_Document passage_
# Accucraft Cab Forward



## main131 (Jan 3, 2008)

On a cold day with the 'by-pass' open you have the benefit of the axle pump circulating water back into the tender which has been warmed on it's travels by it's proximity to the boiler. This will keep the water around your gas cylinder at a nice ambient temperature which of course will help your twin burners to maintain suitable running pressure 
See video http://www.youtube.com/watch?v=kbJsBiikfmY

Naturally everyone who runs a CF knows this, unless you live in a permantly warm climate where it wouldn't matter one way or the other.

In any event I normally run with the by pass open. With such a large boiler a 3/4 full glass from the outset will give you at least a 30 min run, and it's no big deal to squeeze in a few 'presses' of water from the bottle into the Goodall valve screwed into the top of the boiler. (picture)

I use a red vegetable dye from the local supermarket which I mix with the filtered rain water in the bottle feed.
My eyesight is not that brilliant but it sure helps to see the water level in the glass (see picture) The dye is harmless and you need very little for the water color to change. This makes life that bit easier for 'topping up'. If you want it darker then add a couple more drops.

_Extracted material_
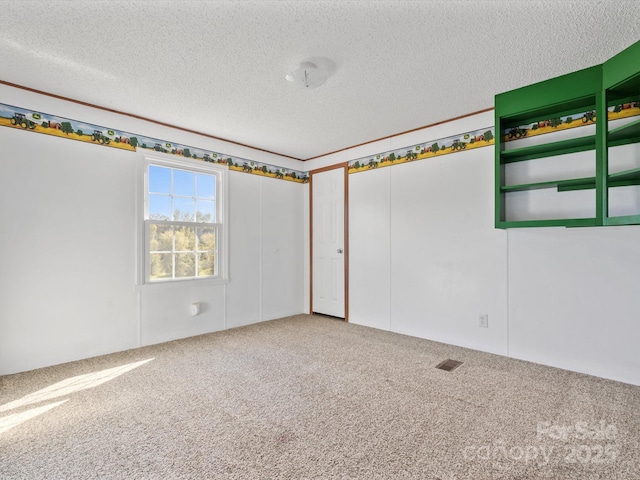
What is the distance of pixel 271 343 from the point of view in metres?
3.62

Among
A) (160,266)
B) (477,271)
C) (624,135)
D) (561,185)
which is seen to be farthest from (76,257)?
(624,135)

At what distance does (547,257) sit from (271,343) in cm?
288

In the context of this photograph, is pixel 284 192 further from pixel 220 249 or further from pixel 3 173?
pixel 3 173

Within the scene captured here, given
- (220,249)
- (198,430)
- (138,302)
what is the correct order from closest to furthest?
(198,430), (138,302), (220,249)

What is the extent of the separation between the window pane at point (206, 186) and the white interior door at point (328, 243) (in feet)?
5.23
* * *
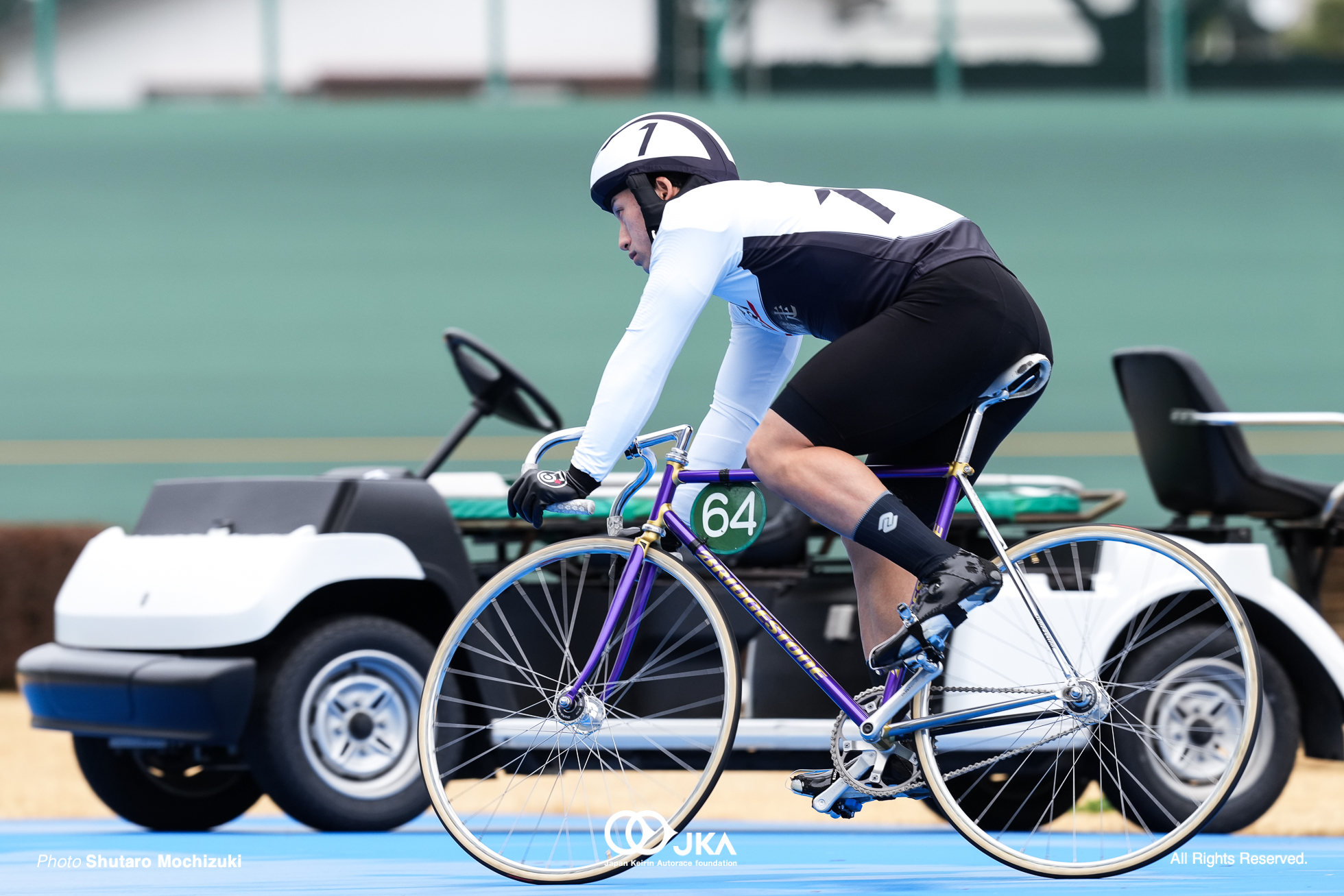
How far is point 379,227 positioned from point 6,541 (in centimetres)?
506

_Set tasks_
a. In the Cab Forward post, rewrite the passage from "## main131 (Jan" up to and including "the boiler. (picture)", changing "gas cylinder" to "gas tank".
b. Put this sentence from the Cab Forward post into Spanish: "I use a red vegetable dye from the local supermarket which I mix with the filtered rain water in the bottle feed."
c. Resume the Cab Forward forum post, starting after its final sentence.

_Task responses_
a.
## main131 (Jan 3, 2008)

On a cold day with the 'by-pass' open you have the benefit of the axle pump circulating water back into the tender which has been warmed on it's travels by it's proximity to the boiler. This will keep the water around your gas tank at a nice ambient temperature which of course will help your twin burners to maintain suitable running pressure 
See video http://www.youtube.com/watch?v=kbJsBiikfmY

Naturally everyone who runs a CF knows this, unless you live in a permantly warm climate where it wouldn't matter one way or the other.

In any event I normally run with the by pass open. With such a large boiler a 3/4 full glass from the outset will give you at least a 30 min run, and it's no big deal to squeeze in a few 'presses' of water from the bottle into the Goodall valve screwed into the top of the boiler. (picture)

b. Uso un colorante vegetal rojo del supermercado local, que mezclo con el agua de lluvia filtrada en la botella de alimentación.

c.
I have read Charles notes on how you can improve performance and longliverty of your CF and I might just do that at some time in the future.
However. the video above shows how it runs out of the box, so some may think thats not bad at all








.


----------



## CapeCodSteam (Jan 2, 2008)

Great video job! I love this track every time I see it, where is it exactly? I might put in on my "Tracks to Steam on Before I Die" list.


----------



## Charles (Jan 2, 2008)

Trevor
Always good to see your cab forward running on such an attractive layout. 

If you installed a valve you could heat the water while keeping more :water in the boiler as per the design of the system during a run 











Add this situation to your watch list. Both on the top and bottom of the bracket we have found to have become loose. You will be able to determine this when the crosshead guide start moving up and down as the cross head goes to and from the cylinder.


----------



## Charles (Jan 2, 2008)

Trevor
Here is our most recent completion of an upgrade Cab Forward going through the final test run in preparation to send back to customer. The engine is self starting even without using the drain cocks, shows good speed even with the throttle less than full open along with good power.


----------



## seadawg (Jan 2, 2008)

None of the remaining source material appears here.